Thu Nov 5 09:00:00 EST 2015

On 2015-11-05 23:05, Steven D'Aprano wrote:
> Oh the shame, I knew that. Somehow I tangled myself in a knot,
> thinking that it had to be 1 *followed by* zero or more characters.
> But of course it's not a glob, it's a regex.

But that's a good reminder of fnmatch/glob modules too.  Sometimes
all you need is to express a simple glob, in which case using a
regexp can cloud the clarity.

The overarching principle is to go for clarity & simplicity, rather
than favoring built-ins/glob/regex/parser modules all the time.

Want to test for presence in a string?  Just use the builtin "a in b"
test.  At the beginning/end?  Use .startswith()/.endswith() for
clarity.  Need to check if a string is purely
digits/alpha/alphanumerics/etc?  Use the
string .is{alnum,alpha,decimal,digit,identifier,lower,numeric,printable,space,title,upper}
methods on the string.

For simple wild-carding, use the fnmatch module to do simple
globbing.

For more complex pattern matching, you've got regexps.

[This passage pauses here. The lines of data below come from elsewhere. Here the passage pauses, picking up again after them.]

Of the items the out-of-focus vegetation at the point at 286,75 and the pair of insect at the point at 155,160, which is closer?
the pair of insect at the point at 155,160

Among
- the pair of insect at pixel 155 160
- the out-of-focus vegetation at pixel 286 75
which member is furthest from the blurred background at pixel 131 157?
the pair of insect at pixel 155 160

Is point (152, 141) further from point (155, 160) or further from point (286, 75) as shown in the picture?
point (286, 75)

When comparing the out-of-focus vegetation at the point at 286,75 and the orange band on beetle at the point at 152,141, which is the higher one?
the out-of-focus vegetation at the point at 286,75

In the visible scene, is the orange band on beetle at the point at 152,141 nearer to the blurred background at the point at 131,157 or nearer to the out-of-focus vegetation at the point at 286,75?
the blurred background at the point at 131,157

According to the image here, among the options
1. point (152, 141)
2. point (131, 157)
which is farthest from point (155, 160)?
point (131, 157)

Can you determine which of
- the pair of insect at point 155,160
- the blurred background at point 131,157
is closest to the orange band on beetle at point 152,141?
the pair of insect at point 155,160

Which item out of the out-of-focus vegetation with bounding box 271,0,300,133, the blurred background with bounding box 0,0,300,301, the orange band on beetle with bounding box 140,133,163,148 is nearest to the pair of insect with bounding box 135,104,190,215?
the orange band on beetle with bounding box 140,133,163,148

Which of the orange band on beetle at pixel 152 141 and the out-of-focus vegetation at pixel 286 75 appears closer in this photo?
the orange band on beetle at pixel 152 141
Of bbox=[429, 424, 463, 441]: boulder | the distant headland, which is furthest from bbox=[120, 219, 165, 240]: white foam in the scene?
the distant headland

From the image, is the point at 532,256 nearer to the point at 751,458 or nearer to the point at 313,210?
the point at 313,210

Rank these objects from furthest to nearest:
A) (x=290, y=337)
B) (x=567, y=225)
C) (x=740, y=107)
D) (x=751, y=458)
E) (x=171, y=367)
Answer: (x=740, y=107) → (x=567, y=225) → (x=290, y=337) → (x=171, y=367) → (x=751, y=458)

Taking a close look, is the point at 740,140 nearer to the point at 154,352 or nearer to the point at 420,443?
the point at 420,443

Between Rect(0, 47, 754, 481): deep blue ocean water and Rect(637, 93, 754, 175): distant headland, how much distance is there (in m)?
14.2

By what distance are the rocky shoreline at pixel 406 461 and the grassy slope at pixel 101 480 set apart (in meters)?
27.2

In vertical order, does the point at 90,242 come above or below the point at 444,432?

Finally, for occasions when you're searching for repeated/nested
structures, using an add-on module like pyparsing will give you
clearer code.

Oh, and with regexps, people should be less afraid of verbose
multi-line strings with commenting

  r = re.compile(r"""
    ^                       # start of the string
    (?P<year>\d{4})         # capture 4 digits
    -                       # a literal dash
    (?P<month>\d{1,2})      # capture 1-2 digits
    -                       # another literal dash
    (?P<day>\d{1,2})        # capture 1-2 digits
    _                       # a literal underscore
    (?P<accountnum>         # capture the account-number
      [A-Z]{1,3}               # 1-3 letters
      \d+                      # followed by 1+ digits
      )
    \.txt                   # the extension of the file (ignored)
    $                       # the end of the string
    """, re.VERBOSE)

They are a LOT easier to come back to if you haven't touched the code
for a year.

-tkc